● Problem statement
Write the listing below out again in full, dropping its pictures.

● Recorded information
::::::::::
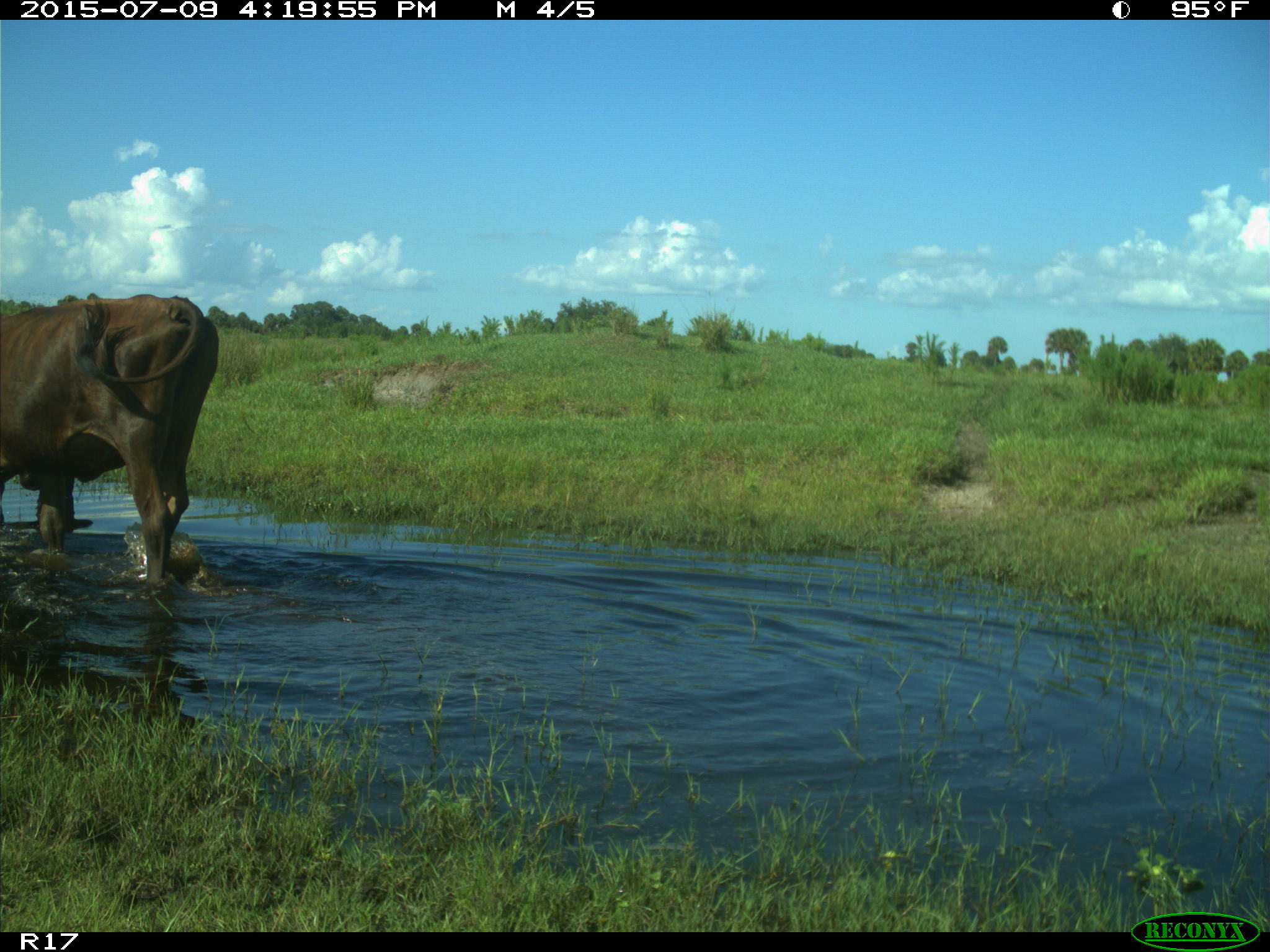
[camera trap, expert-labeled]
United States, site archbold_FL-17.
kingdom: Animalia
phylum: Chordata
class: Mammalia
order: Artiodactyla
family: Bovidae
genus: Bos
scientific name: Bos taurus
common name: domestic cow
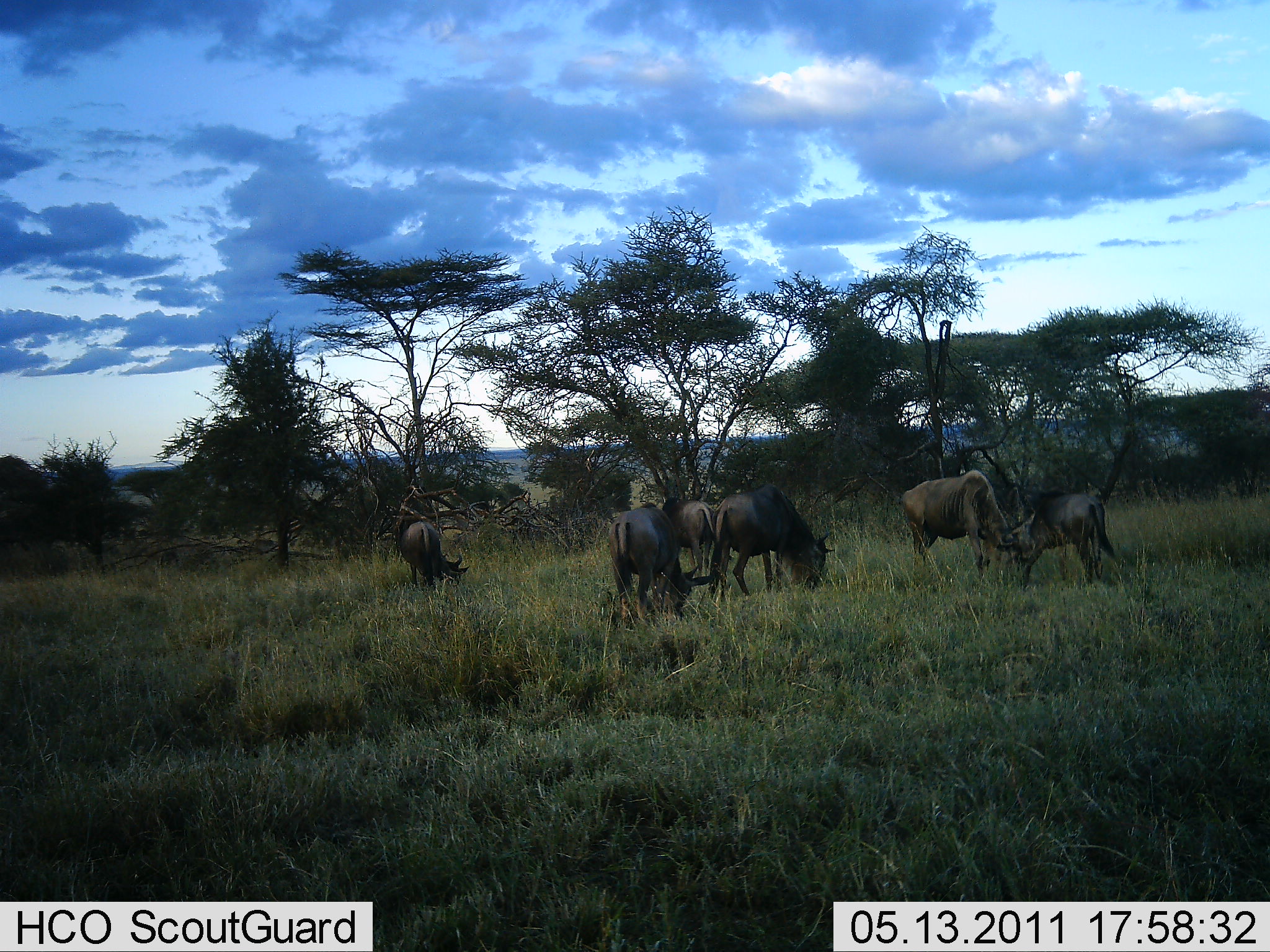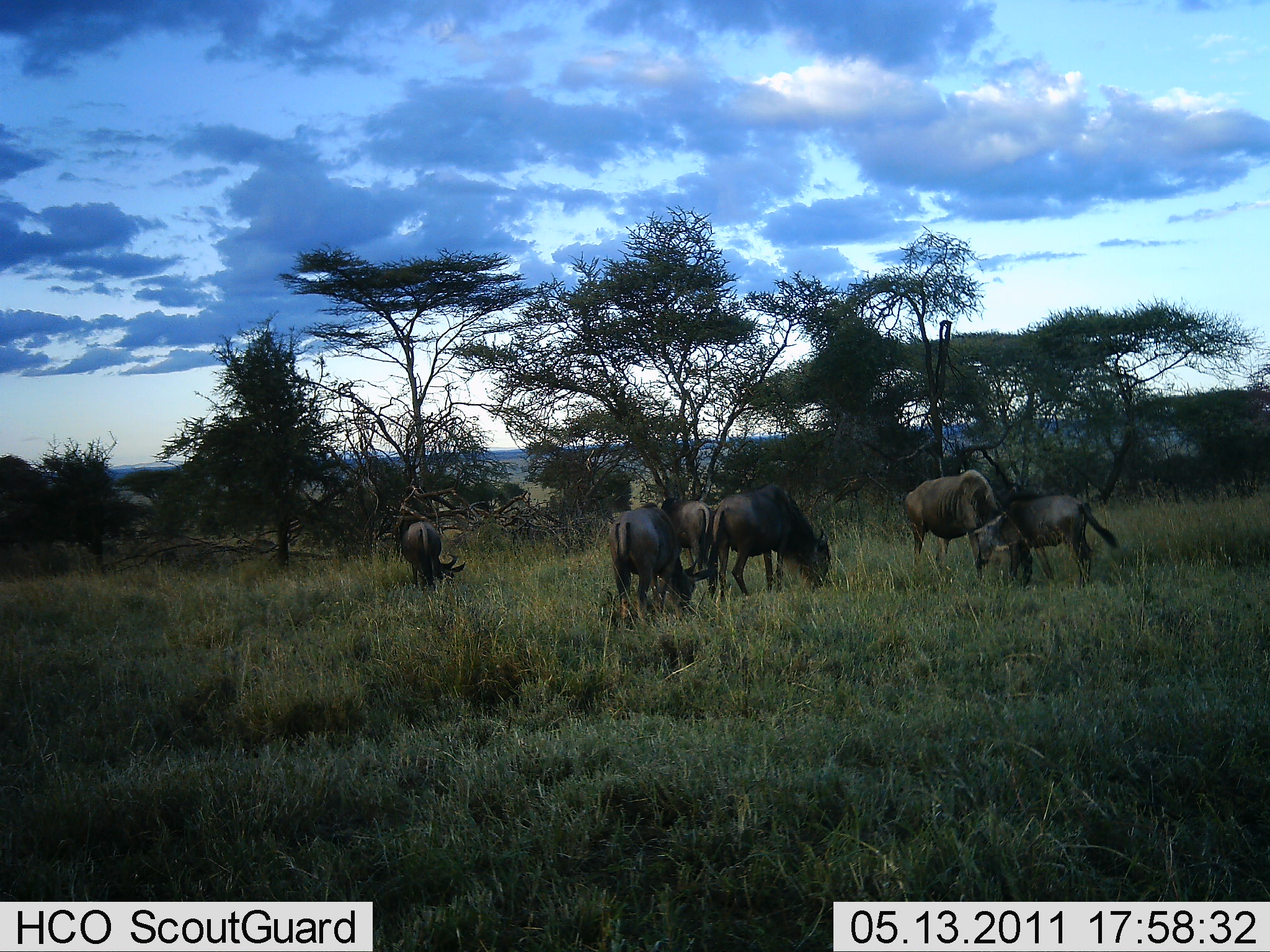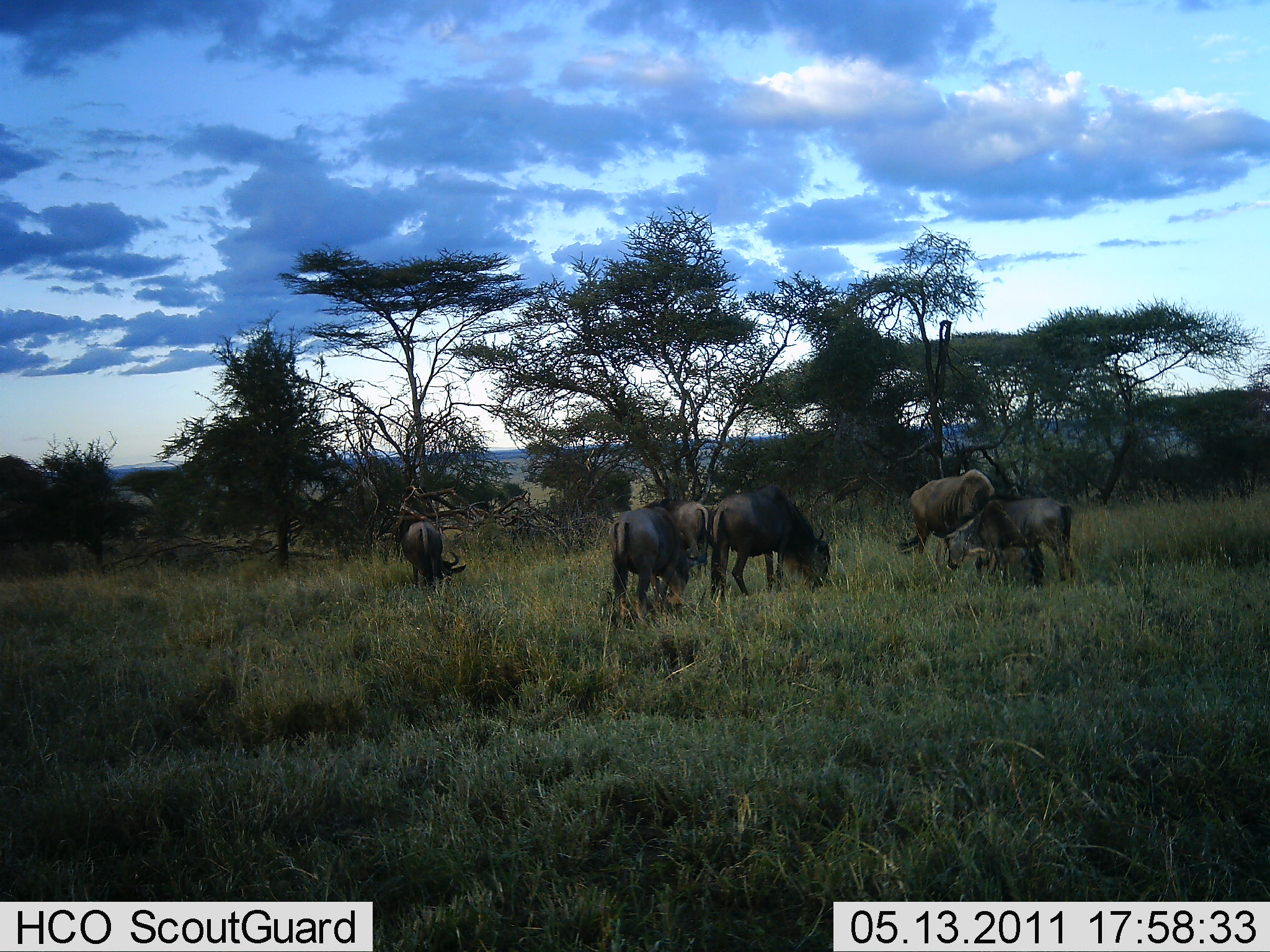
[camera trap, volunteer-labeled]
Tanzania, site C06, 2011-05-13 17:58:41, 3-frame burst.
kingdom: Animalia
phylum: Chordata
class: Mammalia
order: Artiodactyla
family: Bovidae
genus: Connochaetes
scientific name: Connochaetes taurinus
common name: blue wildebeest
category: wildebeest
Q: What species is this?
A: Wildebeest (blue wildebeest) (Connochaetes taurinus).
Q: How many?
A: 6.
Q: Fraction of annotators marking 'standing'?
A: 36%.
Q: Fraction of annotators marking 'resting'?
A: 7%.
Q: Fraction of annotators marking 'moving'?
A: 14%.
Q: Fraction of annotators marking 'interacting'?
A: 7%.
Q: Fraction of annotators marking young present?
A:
::::::::::
● Task response
[camera trap, expert-labeled]
United States, site archbold_FL-17.
kingdom: Animalia
phylum: Chordata
class: Mammalia
order: Artiodactyla
family: Bovidae
genus: Bos
scientific name: Bos taurus
common name: domestic cow
[camera trap, volunteer-labeled]
Tanzania, site C06, 2011-05-13 17:58:41, 3-frame burst.
kingdom: Animalia
phylum: Chordata
class: Mammalia
order: Artiodactyla
family: Bovidae
genus: Connochaetes
scientific name: Connochaetes taurinus
common name: blue wildebeest
category: wildebeest
Q: What species is this?
A: Wildebeest (blue wildebeest) (Connochaetes taurinus).
Q: How many?
A: 6.
Q: Fraction of annotators marking 'standing'?
A: 36%.
Q: Fraction of annotators marking 'resting'?
A: 7%.
Q: Fraction of annotators marking 'moving'?
A: 14%.
Q: Fraction of annotators marking 'interacting'?
A: 7%.
Q: Fraction of annotators marking young present?
A:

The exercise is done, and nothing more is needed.